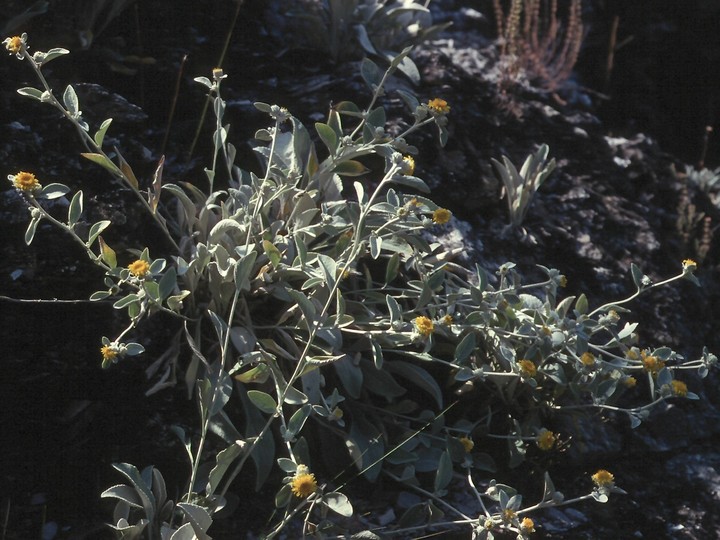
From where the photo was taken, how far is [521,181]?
293 centimetres

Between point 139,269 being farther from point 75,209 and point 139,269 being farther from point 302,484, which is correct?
point 302,484

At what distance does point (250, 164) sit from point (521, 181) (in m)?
0.92

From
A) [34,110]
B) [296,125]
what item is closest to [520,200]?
[296,125]

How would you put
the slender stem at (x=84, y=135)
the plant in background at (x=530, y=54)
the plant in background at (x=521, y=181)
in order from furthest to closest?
1. the plant in background at (x=530, y=54)
2. the plant in background at (x=521, y=181)
3. the slender stem at (x=84, y=135)

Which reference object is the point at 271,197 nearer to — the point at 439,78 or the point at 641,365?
the point at 641,365

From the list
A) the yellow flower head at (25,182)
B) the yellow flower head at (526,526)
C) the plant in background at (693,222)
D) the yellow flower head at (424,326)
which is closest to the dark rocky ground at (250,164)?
the plant in background at (693,222)

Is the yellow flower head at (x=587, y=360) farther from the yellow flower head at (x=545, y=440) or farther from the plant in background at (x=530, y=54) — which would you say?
the plant in background at (x=530, y=54)

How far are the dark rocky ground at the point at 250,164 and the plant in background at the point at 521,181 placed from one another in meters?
0.07

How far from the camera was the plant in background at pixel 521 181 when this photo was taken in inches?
114

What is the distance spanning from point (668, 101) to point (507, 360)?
116 inches

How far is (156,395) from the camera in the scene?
6.91 ft

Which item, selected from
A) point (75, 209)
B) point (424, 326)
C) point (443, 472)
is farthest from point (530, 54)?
point (75, 209)

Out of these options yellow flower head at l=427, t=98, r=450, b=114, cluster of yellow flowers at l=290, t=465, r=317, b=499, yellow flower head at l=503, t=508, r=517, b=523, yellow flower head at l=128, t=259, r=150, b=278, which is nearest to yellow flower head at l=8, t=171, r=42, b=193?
yellow flower head at l=128, t=259, r=150, b=278

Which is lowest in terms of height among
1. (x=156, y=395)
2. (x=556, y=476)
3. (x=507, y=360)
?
(x=556, y=476)
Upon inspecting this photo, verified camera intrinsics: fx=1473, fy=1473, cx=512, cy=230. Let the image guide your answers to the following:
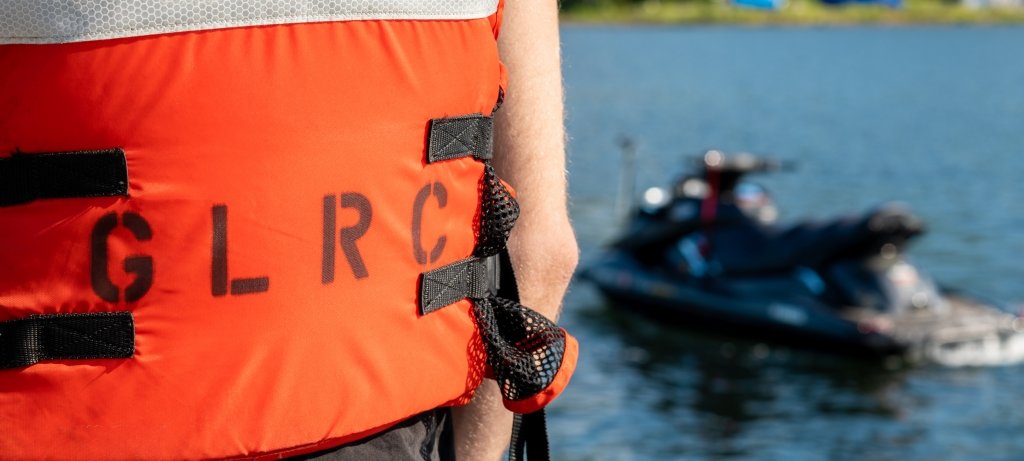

• _Exercise aim_
Lay out the lines above as a JSON list of strings, one string per line, with blank lines left out. Leave the pictures out.

• _Complete response_
[
  "From where the photo was taken, how far is [521,181]?",
  "293 centimetres",
  "Between point 139,269 being farther from point 75,209 and point 139,269 being farther from point 302,484, which is correct?",
  "point 302,484",
  "At what distance does point (250, 164) sit from point (521, 181) (in m)?",
  "0.92",
  "From",
  "A) [34,110]",
  "B) [296,125]",
  "what item is closest to [520,200]?",
  "[296,125]",
  "How would you put",
  "the slender stem at (x=84, y=135)",
  "the plant in background at (x=530, y=54)",
  "the plant in background at (x=521, y=181)",
  "in order from furthest to closest?",
  "1. the plant in background at (x=530, y=54)",
  "2. the plant in background at (x=521, y=181)",
  "3. the slender stem at (x=84, y=135)",
  "Which reference object is the point at 271,197 nearer to — the point at 439,78 or the point at 641,365?",
  "the point at 641,365",
  "From the list",
  "A) the yellow flower head at (25,182)",
  "B) the yellow flower head at (526,526)",
  "C) the plant in background at (693,222)",
  "D) the yellow flower head at (424,326)",
  "which is closest to the dark rocky ground at (250,164)?",
  "the plant in background at (693,222)",
  "Is the yellow flower head at (x=587, y=360) farther from the yellow flower head at (x=545, y=440) or farther from the plant in background at (x=530, y=54) — which would you say?",
  "the plant in background at (x=530, y=54)",
  "How far are the dark rocky ground at the point at 250,164 and the plant in background at the point at 521,181 placed from one another in meters?",
  "0.07",
  "How far from the camera was the plant in background at pixel 521 181 when this photo was taken in inches?",
  "114",
  "What is the distance spanning from point (668, 101) to point (507, 360)?",
  "116 inches",
  "How far is (156,395) from the camera in the scene?",
  "6.91 ft",
  "Which item, selected from",
  "A) point (75, 209)",
  "B) point (424, 326)",
  "C) point (443, 472)",
  "is farthest from point (530, 54)?",
  "point (75, 209)",
  "Out of these options yellow flower head at l=427, t=98, r=450, b=114, cluster of yellow flowers at l=290, t=465, r=317, b=499, yellow flower head at l=503, t=508, r=517, b=523, yellow flower head at l=128, t=259, r=150, b=278, which is nearest to yellow flower head at l=8, t=171, r=42, b=193?",
  "yellow flower head at l=128, t=259, r=150, b=278",
  "Which is lowest in terms of height among",
  "1. (x=156, y=395)",
  "2. (x=556, y=476)",
  "3. (x=507, y=360)",
  "?",
  "(x=556, y=476)",
  "Upon inspecting this photo, verified camera intrinsics: fx=1473, fy=1473, cx=512, cy=230. Let the image guide your answers to the following:"
]